Dataset items:
_ _ _

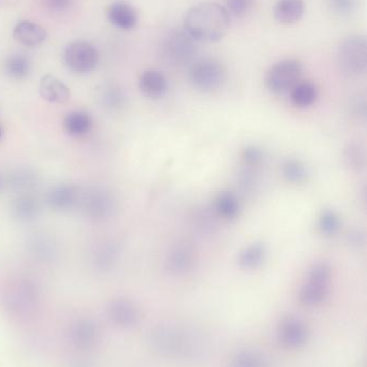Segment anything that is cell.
Returning <instances> with one entry per match:
<instances>
[{
    "instance_id": "obj_6",
    "label": "cell",
    "mask_w": 367,
    "mask_h": 367,
    "mask_svg": "<svg viewBox=\"0 0 367 367\" xmlns=\"http://www.w3.org/2000/svg\"><path fill=\"white\" fill-rule=\"evenodd\" d=\"M302 64L296 59H284L275 64L266 74V88L274 94H282L292 90L300 82Z\"/></svg>"
},
{
    "instance_id": "obj_38",
    "label": "cell",
    "mask_w": 367,
    "mask_h": 367,
    "mask_svg": "<svg viewBox=\"0 0 367 367\" xmlns=\"http://www.w3.org/2000/svg\"><path fill=\"white\" fill-rule=\"evenodd\" d=\"M45 9L53 12H62L71 7L74 0H41Z\"/></svg>"
},
{
    "instance_id": "obj_37",
    "label": "cell",
    "mask_w": 367,
    "mask_h": 367,
    "mask_svg": "<svg viewBox=\"0 0 367 367\" xmlns=\"http://www.w3.org/2000/svg\"><path fill=\"white\" fill-rule=\"evenodd\" d=\"M350 113L351 116L359 121L366 119V99L364 96H356L350 102Z\"/></svg>"
},
{
    "instance_id": "obj_11",
    "label": "cell",
    "mask_w": 367,
    "mask_h": 367,
    "mask_svg": "<svg viewBox=\"0 0 367 367\" xmlns=\"http://www.w3.org/2000/svg\"><path fill=\"white\" fill-rule=\"evenodd\" d=\"M278 339L286 348H298L308 340V329L301 319L286 317L278 327Z\"/></svg>"
},
{
    "instance_id": "obj_39",
    "label": "cell",
    "mask_w": 367,
    "mask_h": 367,
    "mask_svg": "<svg viewBox=\"0 0 367 367\" xmlns=\"http://www.w3.org/2000/svg\"><path fill=\"white\" fill-rule=\"evenodd\" d=\"M365 233L360 229H354L347 234V241L352 247L361 248L365 245Z\"/></svg>"
},
{
    "instance_id": "obj_7",
    "label": "cell",
    "mask_w": 367,
    "mask_h": 367,
    "mask_svg": "<svg viewBox=\"0 0 367 367\" xmlns=\"http://www.w3.org/2000/svg\"><path fill=\"white\" fill-rule=\"evenodd\" d=\"M100 54L94 45L86 41L70 43L64 52V63L74 73L86 74L98 65Z\"/></svg>"
},
{
    "instance_id": "obj_3",
    "label": "cell",
    "mask_w": 367,
    "mask_h": 367,
    "mask_svg": "<svg viewBox=\"0 0 367 367\" xmlns=\"http://www.w3.org/2000/svg\"><path fill=\"white\" fill-rule=\"evenodd\" d=\"M338 67L342 73L352 78L366 71V40L363 36H352L342 41L337 53Z\"/></svg>"
},
{
    "instance_id": "obj_16",
    "label": "cell",
    "mask_w": 367,
    "mask_h": 367,
    "mask_svg": "<svg viewBox=\"0 0 367 367\" xmlns=\"http://www.w3.org/2000/svg\"><path fill=\"white\" fill-rule=\"evenodd\" d=\"M168 88L166 76L158 70H146L139 78V90L148 98H161Z\"/></svg>"
},
{
    "instance_id": "obj_26",
    "label": "cell",
    "mask_w": 367,
    "mask_h": 367,
    "mask_svg": "<svg viewBox=\"0 0 367 367\" xmlns=\"http://www.w3.org/2000/svg\"><path fill=\"white\" fill-rule=\"evenodd\" d=\"M120 248L115 243L105 242L94 251V262L100 269H109L117 262Z\"/></svg>"
},
{
    "instance_id": "obj_13",
    "label": "cell",
    "mask_w": 367,
    "mask_h": 367,
    "mask_svg": "<svg viewBox=\"0 0 367 367\" xmlns=\"http://www.w3.org/2000/svg\"><path fill=\"white\" fill-rule=\"evenodd\" d=\"M109 22L122 30H132L138 23V14L129 4L125 1H115L107 11Z\"/></svg>"
},
{
    "instance_id": "obj_28",
    "label": "cell",
    "mask_w": 367,
    "mask_h": 367,
    "mask_svg": "<svg viewBox=\"0 0 367 367\" xmlns=\"http://www.w3.org/2000/svg\"><path fill=\"white\" fill-rule=\"evenodd\" d=\"M112 313L115 318L122 325H134L138 320L137 308L129 301H117L113 304Z\"/></svg>"
},
{
    "instance_id": "obj_24",
    "label": "cell",
    "mask_w": 367,
    "mask_h": 367,
    "mask_svg": "<svg viewBox=\"0 0 367 367\" xmlns=\"http://www.w3.org/2000/svg\"><path fill=\"white\" fill-rule=\"evenodd\" d=\"M281 175L288 183L303 184L308 177L306 164L300 160L289 158L281 164Z\"/></svg>"
},
{
    "instance_id": "obj_23",
    "label": "cell",
    "mask_w": 367,
    "mask_h": 367,
    "mask_svg": "<svg viewBox=\"0 0 367 367\" xmlns=\"http://www.w3.org/2000/svg\"><path fill=\"white\" fill-rule=\"evenodd\" d=\"M318 98V90L311 82H298L291 90V100L298 108L313 106Z\"/></svg>"
},
{
    "instance_id": "obj_40",
    "label": "cell",
    "mask_w": 367,
    "mask_h": 367,
    "mask_svg": "<svg viewBox=\"0 0 367 367\" xmlns=\"http://www.w3.org/2000/svg\"><path fill=\"white\" fill-rule=\"evenodd\" d=\"M4 185H5V181H4L3 176L0 175V191L3 189Z\"/></svg>"
},
{
    "instance_id": "obj_14",
    "label": "cell",
    "mask_w": 367,
    "mask_h": 367,
    "mask_svg": "<svg viewBox=\"0 0 367 367\" xmlns=\"http://www.w3.org/2000/svg\"><path fill=\"white\" fill-rule=\"evenodd\" d=\"M39 92L45 100L55 104H64L70 99L69 88L51 74H45L41 78Z\"/></svg>"
},
{
    "instance_id": "obj_33",
    "label": "cell",
    "mask_w": 367,
    "mask_h": 367,
    "mask_svg": "<svg viewBox=\"0 0 367 367\" xmlns=\"http://www.w3.org/2000/svg\"><path fill=\"white\" fill-rule=\"evenodd\" d=\"M241 157H243V162L245 166L257 169L263 164L264 160H265L263 150L257 145L247 146L243 150Z\"/></svg>"
},
{
    "instance_id": "obj_2",
    "label": "cell",
    "mask_w": 367,
    "mask_h": 367,
    "mask_svg": "<svg viewBox=\"0 0 367 367\" xmlns=\"http://www.w3.org/2000/svg\"><path fill=\"white\" fill-rule=\"evenodd\" d=\"M332 269L325 262H318L309 269L306 282L300 290L301 303L305 306L313 307L322 304L330 292Z\"/></svg>"
},
{
    "instance_id": "obj_19",
    "label": "cell",
    "mask_w": 367,
    "mask_h": 367,
    "mask_svg": "<svg viewBox=\"0 0 367 367\" xmlns=\"http://www.w3.org/2000/svg\"><path fill=\"white\" fill-rule=\"evenodd\" d=\"M214 212L219 218L222 219H235L240 212V202L238 197L231 191H222L214 200Z\"/></svg>"
},
{
    "instance_id": "obj_1",
    "label": "cell",
    "mask_w": 367,
    "mask_h": 367,
    "mask_svg": "<svg viewBox=\"0 0 367 367\" xmlns=\"http://www.w3.org/2000/svg\"><path fill=\"white\" fill-rule=\"evenodd\" d=\"M230 23V14L226 8L218 4L202 3L187 11L185 32L195 41L216 42L226 36Z\"/></svg>"
},
{
    "instance_id": "obj_30",
    "label": "cell",
    "mask_w": 367,
    "mask_h": 367,
    "mask_svg": "<svg viewBox=\"0 0 367 367\" xmlns=\"http://www.w3.org/2000/svg\"><path fill=\"white\" fill-rule=\"evenodd\" d=\"M237 183L241 191L245 193H252L257 189L260 183V175L257 168L243 166L237 174Z\"/></svg>"
},
{
    "instance_id": "obj_35",
    "label": "cell",
    "mask_w": 367,
    "mask_h": 367,
    "mask_svg": "<svg viewBox=\"0 0 367 367\" xmlns=\"http://www.w3.org/2000/svg\"><path fill=\"white\" fill-rule=\"evenodd\" d=\"M216 217L218 216L216 215V213H211V212L208 211L207 208H202L201 211L195 215V224H197V228H199V230L205 231V232H210V231L214 230V227H216Z\"/></svg>"
},
{
    "instance_id": "obj_36",
    "label": "cell",
    "mask_w": 367,
    "mask_h": 367,
    "mask_svg": "<svg viewBox=\"0 0 367 367\" xmlns=\"http://www.w3.org/2000/svg\"><path fill=\"white\" fill-rule=\"evenodd\" d=\"M330 6L339 16H349L358 8L359 0H329Z\"/></svg>"
},
{
    "instance_id": "obj_12",
    "label": "cell",
    "mask_w": 367,
    "mask_h": 367,
    "mask_svg": "<svg viewBox=\"0 0 367 367\" xmlns=\"http://www.w3.org/2000/svg\"><path fill=\"white\" fill-rule=\"evenodd\" d=\"M80 197L81 193L77 186L62 184L47 193V203L53 211L67 212L79 205Z\"/></svg>"
},
{
    "instance_id": "obj_32",
    "label": "cell",
    "mask_w": 367,
    "mask_h": 367,
    "mask_svg": "<svg viewBox=\"0 0 367 367\" xmlns=\"http://www.w3.org/2000/svg\"><path fill=\"white\" fill-rule=\"evenodd\" d=\"M231 367H266L265 361L255 351H240L233 358Z\"/></svg>"
},
{
    "instance_id": "obj_31",
    "label": "cell",
    "mask_w": 367,
    "mask_h": 367,
    "mask_svg": "<svg viewBox=\"0 0 367 367\" xmlns=\"http://www.w3.org/2000/svg\"><path fill=\"white\" fill-rule=\"evenodd\" d=\"M318 228L323 235L332 236L340 229V219L337 214L331 210H325L318 219Z\"/></svg>"
},
{
    "instance_id": "obj_8",
    "label": "cell",
    "mask_w": 367,
    "mask_h": 367,
    "mask_svg": "<svg viewBox=\"0 0 367 367\" xmlns=\"http://www.w3.org/2000/svg\"><path fill=\"white\" fill-rule=\"evenodd\" d=\"M195 40L185 32H173L167 37L162 53L165 61L171 65L189 63L197 53Z\"/></svg>"
},
{
    "instance_id": "obj_15",
    "label": "cell",
    "mask_w": 367,
    "mask_h": 367,
    "mask_svg": "<svg viewBox=\"0 0 367 367\" xmlns=\"http://www.w3.org/2000/svg\"><path fill=\"white\" fill-rule=\"evenodd\" d=\"M13 37L20 44L26 47H36L42 44L47 38L45 28L36 23L24 20L14 28Z\"/></svg>"
},
{
    "instance_id": "obj_25",
    "label": "cell",
    "mask_w": 367,
    "mask_h": 367,
    "mask_svg": "<svg viewBox=\"0 0 367 367\" xmlns=\"http://www.w3.org/2000/svg\"><path fill=\"white\" fill-rule=\"evenodd\" d=\"M5 72L12 80H16V81L24 80L30 76V59L24 55H12L6 61Z\"/></svg>"
},
{
    "instance_id": "obj_22",
    "label": "cell",
    "mask_w": 367,
    "mask_h": 367,
    "mask_svg": "<svg viewBox=\"0 0 367 367\" xmlns=\"http://www.w3.org/2000/svg\"><path fill=\"white\" fill-rule=\"evenodd\" d=\"M342 160L346 168L354 172H360L366 164V152L361 142L350 141L342 150Z\"/></svg>"
},
{
    "instance_id": "obj_18",
    "label": "cell",
    "mask_w": 367,
    "mask_h": 367,
    "mask_svg": "<svg viewBox=\"0 0 367 367\" xmlns=\"http://www.w3.org/2000/svg\"><path fill=\"white\" fill-rule=\"evenodd\" d=\"M64 129L71 137H83L92 129V116L86 111L68 113L63 121Z\"/></svg>"
},
{
    "instance_id": "obj_10",
    "label": "cell",
    "mask_w": 367,
    "mask_h": 367,
    "mask_svg": "<svg viewBox=\"0 0 367 367\" xmlns=\"http://www.w3.org/2000/svg\"><path fill=\"white\" fill-rule=\"evenodd\" d=\"M153 344L156 349L167 356H178L189 347L185 333L171 325L158 327L153 335Z\"/></svg>"
},
{
    "instance_id": "obj_34",
    "label": "cell",
    "mask_w": 367,
    "mask_h": 367,
    "mask_svg": "<svg viewBox=\"0 0 367 367\" xmlns=\"http://www.w3.org/2000/svg\"><path fill=\"white\" fill-rule=\"evenodd\" d=\"M255 0H226L228 14L240 18L250 13L255 8Z\"/></svg>"
},
{
    "instance_id": "obj_9",
    "label": "cell",
    "mask_w": 367,
    "mask_h": 367,
    "mask_svg": "<svg viewBox=\"0 0 367 367\" xmlns=\"http://www.w3.org/2000/svg\"><path fill=\"white\" fill-rule=\"evenodd\" d=\"M197 261V251L187 242H179L169 249L165 258V269L171 275L189 273Z\"/></svg>"
},
{
    "instance_id": "obj_5",
    "label": "cell",
    "mask_w": 367,
    "mask_h": 367,
    "mask_svg": "<svg viewBox=\"0 0 367 367\" xmlns=\"http://www.w3.org/2000/svg\"><path fill=\"white\" fill-rule=\"evenodd\" d=\"M79 205L86 217L100 222L113 215L117 207V201L113 193L108 189L95 187L81 193Z\"/></svg>"
},
{
    "instance_id": "obj_21",
    "label": "cell",
    "mask_w": 367,
    "mask_h": 367,
    "mask_svg": "<svg viewBox=\"0 0 367 367\" xmlns=\"http://www.w3.org/2000/svg\"><path fill=\"white\" fill-rule=\"evenodd\" d=\"M267 255V248L263 243L255 242L245 247L238 255V263L245 270H255L261 267Z\"/></svg>"
},
{
    "instance_id": "obj_17",
    "label": "cell",
    "mask_w": 367,
    "mask_h": 367,
    "mask_svg": "<svg viewBox=\"0 0 367 367\" xmlns=\"http://www.w3.org/2000/svg\"><path fill=\"white\" fill-rule=\"evenodd\" d=\"M305 4L303 0H278L274 8V16L280 24L292 25L304 16Z\"/></svg>"
},
{
    "instance_id": "obj_41",
    "label": "cell",
    "mask_w": 367,
    "mask_h": 367,
    "mask_svg": "<svg viewBox=\"0 0 367 367\" xmlns=\"http://www.w3.org/2000/svg\"><path fill=\"white\" fill-rule=\"evenodd\" d=\"M3 135H4V129H3V127H1V126H0V140H1V138H3Z\"/></svg>"
},
{
    "instance_id": "obj_29",
    "label": "cell",
    "mask_w": 367,
    "mask_h": 367,
    "mask_svg": "<svg viewBox=\"0 0 367 367\" xmlns=\"http://www.w3.org/2000/svg\"><path fill=\"white\" fill-rule=\"evenodd\" d=\"M103 106L109 110H120L127 103V95L123 90L117 86L107 88L100 95Z\"/></svg>"
},
{
    "instance_id": "obj_20",
    "label": "cell",
    "mask_w": 367,
    "mask_h": 367,
    "mask_svg": "<svg viewBox=\"0 0 367 367\" xmlns=\"http://www.w3.org/2000/svg\"><path fill=\"white\" fill-rule=\"evenodd\" d=\"M12 214L16 219L23 222L34 220L40 211L38 200L30 195H21L11 205Z\"/></svg>"
},
{
    "instance_id": "obj_4",
    "label": "cell",
    "mask_w": 367,
    "mask_h": 367,
    "mask_svg": "<svg viewBox=\"0 0 367 367\" xmlns=\"http://www.w3.org/2000/svg\"><path fill=\"white\" fill-rule=\"evenodd\" d=\"M192 85L201 92H210L221 88L226 81V69L220 61L204 59L195 61L189 72Z\"/></svg>"
},
{
    "instance_id": "obj_27",
    "label": "cell",
    "mask_w": 367,
    "mask_h": 367,
    "mask_svg": "<svg viewBox=\"0 0 367 367\" xmlns=\"http://www.w3.org/2000/svg\"><path fill=\"white\" fill-rule=\"evenodd\" d=\"M37 175L33 171L16 170L9 176V186L14 191H30L37 185Z\"/></svg>"
}]
</instances>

_ _ _

Task to carry out: Report every line above that contains the string "instances", counting only exact matches in case.

Problem solution:
Returning <instances> with one entry per match:
<instances>
</instances>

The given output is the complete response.